> _Esercizi da svolgere_
1 – In che anno fu fondato l'ospedale S. Eligio, secondo il brano sugli ospedali di Napoli?
2 – Prosegui il brano sugli ospedali di Napoli scrivendo il seguito dopo l'ultima frase.

Da tutte queste notizie si desume che il Regno di Napoli era in quell’epoca all’avanguardia tra tutti gli altri stati italiani anche nel campo medico-sanitario ospedaliero ed assistenziale.

Lo stato di decadenza meridionale è avvenuto a partire dall’Unità d’Italia.

Nel XVII sec. vi erano nel Regno Meridionale oltre settemila medici ed un notevole numero di paramedici ed infermieri. Numeri questi non riscontrabili in nessuna altra regione della penisola italiana.

Alcuni ospizi, lazzaretti ed ospedali storici sono scomparsi e ne è stata persa la memoria topografica; di altri ancora si intuisce l'esistenza, altri dopo secoli sono ancora attivi.
Ed ecco un elenco di alcuni degli ospedali più notevoli fondati a Napoli a partire dal XIII sec.: ospedale S. Eligio anno di fondazione 1270 sorgeva nell’edificio ancora esistente alle spalle della Chiesa di S. Eligio nell’area che, in quei tempi, era chiamata Campo Morocino, nome che deriva dai mori che arrivavano dall’oriente e si accampavano in questo luogo all’esterno delle mura cittadine. Era un ospedale che accoglieva donne povere e forestieri che si ammalavano nella città partenopea.

> _Materiale presentato_
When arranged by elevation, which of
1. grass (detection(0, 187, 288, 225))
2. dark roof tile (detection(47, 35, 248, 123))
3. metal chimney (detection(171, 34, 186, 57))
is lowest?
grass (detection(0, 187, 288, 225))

> _Soluzioni degli esercizi_
1 – Nel 1270.

2 –
Nella prima metà del XVI secolo, il viceré spagnolo Don Pedro de Toledo vi istituì l'Educandato femminile, chiamato conservatorio per le vergini, dove le fanciulle erano istruite al servizio infermieristico presso l'annesso ospedale.

L’ospedale S. Giacomo, fondato nel 1571, che accoglieva i poveri infermi di nazionalità spagnola.

L’ospedale Trinità dei Pellegrini, ancora esistente, fondato nel 1579 che accoglieva i poveri bisognosi ed i pellegrini di passaggio per Napoli.

L’ospedale dell’Annunziata, ancora esistente, del XIV sec. che accoglieva i poveri feriti o colti da forti febbri e, successivamente, i neonati abbandonati deposti nella sua celebre ruota degli esposti.

L’ospedale S. Gennaro extra moenia, ancora esistente, antico monastero servì da lazzaretto (ospedale che accoglieva solo i malati contagiosi) durante la peste del 1656 e in seguito fu ospedale dei poveri mendicanti.

L’ospedale Pace fondato nel 1587.


L’ospedale Cesarea fondato anch’esso nel XVI sec..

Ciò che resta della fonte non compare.